Drug deals and sex acts

Drug deals, sex acts and doctor conversations

What do they have in common? They were all caught by Siri after mistakenly hearing a wake up (and record) command on an iPhone, Apple computer or Apple HomePod. Some 1% of recordings are listened to by humans in order to judge how well the technology understands and follows commands. ZDNet

dis-rup-shunConsumer research indicates 48% of speaker owners are concerned with privacy, yet the product category has been a smash hit. For many, the assumption is that nothing particularly salacious is going on in the home so there is not much to worry about. Despite the large percentage of concerned owners, the product’s convenience and ‘cool factor’ must be outweighing concerns, as the category is found in 21% of households, a 36% increase, according to Mobile Marketer.

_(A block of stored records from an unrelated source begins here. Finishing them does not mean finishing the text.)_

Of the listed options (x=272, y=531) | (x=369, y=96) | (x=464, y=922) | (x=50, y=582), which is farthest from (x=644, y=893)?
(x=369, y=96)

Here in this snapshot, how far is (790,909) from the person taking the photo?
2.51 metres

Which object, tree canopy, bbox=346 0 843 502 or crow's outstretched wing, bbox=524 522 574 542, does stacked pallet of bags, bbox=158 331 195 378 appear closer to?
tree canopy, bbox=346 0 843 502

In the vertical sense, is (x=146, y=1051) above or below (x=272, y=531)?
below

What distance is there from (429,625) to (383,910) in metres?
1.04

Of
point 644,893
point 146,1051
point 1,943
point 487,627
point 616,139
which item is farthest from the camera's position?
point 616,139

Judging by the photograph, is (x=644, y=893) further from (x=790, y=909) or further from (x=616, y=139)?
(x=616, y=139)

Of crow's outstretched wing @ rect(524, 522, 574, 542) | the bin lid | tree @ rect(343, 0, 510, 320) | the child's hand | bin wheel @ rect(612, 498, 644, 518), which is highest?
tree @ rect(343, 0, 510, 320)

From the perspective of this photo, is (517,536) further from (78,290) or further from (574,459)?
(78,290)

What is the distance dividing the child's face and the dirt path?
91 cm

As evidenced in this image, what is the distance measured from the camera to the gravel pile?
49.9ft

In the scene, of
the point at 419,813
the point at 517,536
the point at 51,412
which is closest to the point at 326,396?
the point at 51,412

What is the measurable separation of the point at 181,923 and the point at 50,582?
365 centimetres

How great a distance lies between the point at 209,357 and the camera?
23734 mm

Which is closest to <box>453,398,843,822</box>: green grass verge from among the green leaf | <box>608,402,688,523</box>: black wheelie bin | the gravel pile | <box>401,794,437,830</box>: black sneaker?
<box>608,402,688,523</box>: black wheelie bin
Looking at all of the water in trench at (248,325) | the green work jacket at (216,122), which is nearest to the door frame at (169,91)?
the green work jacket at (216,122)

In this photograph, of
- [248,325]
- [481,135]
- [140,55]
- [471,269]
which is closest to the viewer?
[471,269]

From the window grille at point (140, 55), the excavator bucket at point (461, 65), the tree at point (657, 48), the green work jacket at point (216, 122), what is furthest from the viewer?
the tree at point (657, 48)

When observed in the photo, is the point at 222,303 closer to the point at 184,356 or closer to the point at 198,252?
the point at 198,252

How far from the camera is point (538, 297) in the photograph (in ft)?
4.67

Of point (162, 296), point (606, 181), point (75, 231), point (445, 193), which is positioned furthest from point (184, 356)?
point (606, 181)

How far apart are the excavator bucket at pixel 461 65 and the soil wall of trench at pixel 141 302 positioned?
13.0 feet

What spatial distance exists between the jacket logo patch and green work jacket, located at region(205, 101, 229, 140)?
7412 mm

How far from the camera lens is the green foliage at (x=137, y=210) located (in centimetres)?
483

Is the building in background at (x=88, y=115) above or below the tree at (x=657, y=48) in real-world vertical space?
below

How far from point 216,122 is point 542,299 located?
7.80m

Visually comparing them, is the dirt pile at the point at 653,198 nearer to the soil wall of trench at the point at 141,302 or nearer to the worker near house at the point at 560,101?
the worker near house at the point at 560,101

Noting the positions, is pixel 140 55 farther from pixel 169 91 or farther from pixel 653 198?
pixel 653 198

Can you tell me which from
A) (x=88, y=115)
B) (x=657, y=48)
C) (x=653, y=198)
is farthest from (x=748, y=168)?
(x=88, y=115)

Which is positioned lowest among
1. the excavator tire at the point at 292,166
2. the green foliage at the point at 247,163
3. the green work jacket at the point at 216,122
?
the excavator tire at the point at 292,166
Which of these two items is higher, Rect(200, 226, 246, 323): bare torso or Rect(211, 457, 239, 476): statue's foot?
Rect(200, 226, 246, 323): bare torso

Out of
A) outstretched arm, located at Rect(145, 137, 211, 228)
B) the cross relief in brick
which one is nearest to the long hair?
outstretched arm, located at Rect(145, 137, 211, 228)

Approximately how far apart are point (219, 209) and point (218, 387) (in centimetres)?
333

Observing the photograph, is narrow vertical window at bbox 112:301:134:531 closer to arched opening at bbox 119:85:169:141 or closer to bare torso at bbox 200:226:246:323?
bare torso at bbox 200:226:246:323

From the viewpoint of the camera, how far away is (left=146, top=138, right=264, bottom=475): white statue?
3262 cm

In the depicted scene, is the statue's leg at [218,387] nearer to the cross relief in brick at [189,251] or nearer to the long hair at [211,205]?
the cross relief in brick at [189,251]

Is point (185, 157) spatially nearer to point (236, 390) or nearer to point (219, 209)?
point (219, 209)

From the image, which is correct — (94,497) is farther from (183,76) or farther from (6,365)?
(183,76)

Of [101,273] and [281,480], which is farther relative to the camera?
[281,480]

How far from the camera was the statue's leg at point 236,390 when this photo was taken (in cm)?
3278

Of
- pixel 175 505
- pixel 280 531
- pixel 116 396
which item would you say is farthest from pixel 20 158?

NASA contracts with 13 space companies for Moon and Mars shots

13 companies, including Blue Origin (Bezos) and SpaceX (Musk) have inked deals with NASA to help the agency reach for the moon and planets over coming years. The companies, including Lockheed Martin, will contribute skills such as precise landings and vehicle re-use. TechCrunch

dis-rup-shun: The future of the NASA program will be a showcase of the free market system, with many aggressive entrepreneurs having to cooperate with competitors and work within a regulation-heavy government program. The collaboration will bring more discipline to the space companies, and will provide NASA with technologies that would take the agency decades to create on its own.

Google may teach us a new set of gestures

Google’s Pixel line of smartphones is now enabling gestures like pinching and swiping in the air, a few inches above the phone screen, to manipulate on screen images. Wired

dis-rup-shun: By now most of us have seen or heard of infants toddling up to a TV screen and trying to pinch or swipe the screen to change it. Fifteen years ago, such behavior would have been insanity, but today, such gestures are as commonly understood as waving goodbye or beckoning someone with hand motions. Apple, via the iPhone, created a new gesture library and now Google may change it, by enabling gesture control without touching the screen. This has many advantages, including cleaner, more sanitary surfaces, and perhaps more immediate success and less screen tapping.

How the Internet has forever changed the sleep industry

Casper started shipping foam mattresses direct to consumers in a box and disrupted the retail supply chain. Within the first month, the company had over $1 million in sales. Many companies followed. Now the industry is being disrupted by gadgets — top mattresses today must be laden with sensors to detect snoring, tossing and turning and heart rates. No evidence exists that smart bedding delivers any improvements in sleep, but the mattress playing field is now raised by smart technology.

dis-rup-shun: The sleep industry is a case study on the speed of tech disruption, first by online sales, then by making mattresses smart even though the technology has yet to improve sleep — reminders that sales channels even for specialty products (food, mattresses, furniture) is ripe for disruption overnight. This industry also displays that “smart” is as powerful a differentiating word as is “natural,” “low-fat,” and “recyclable.”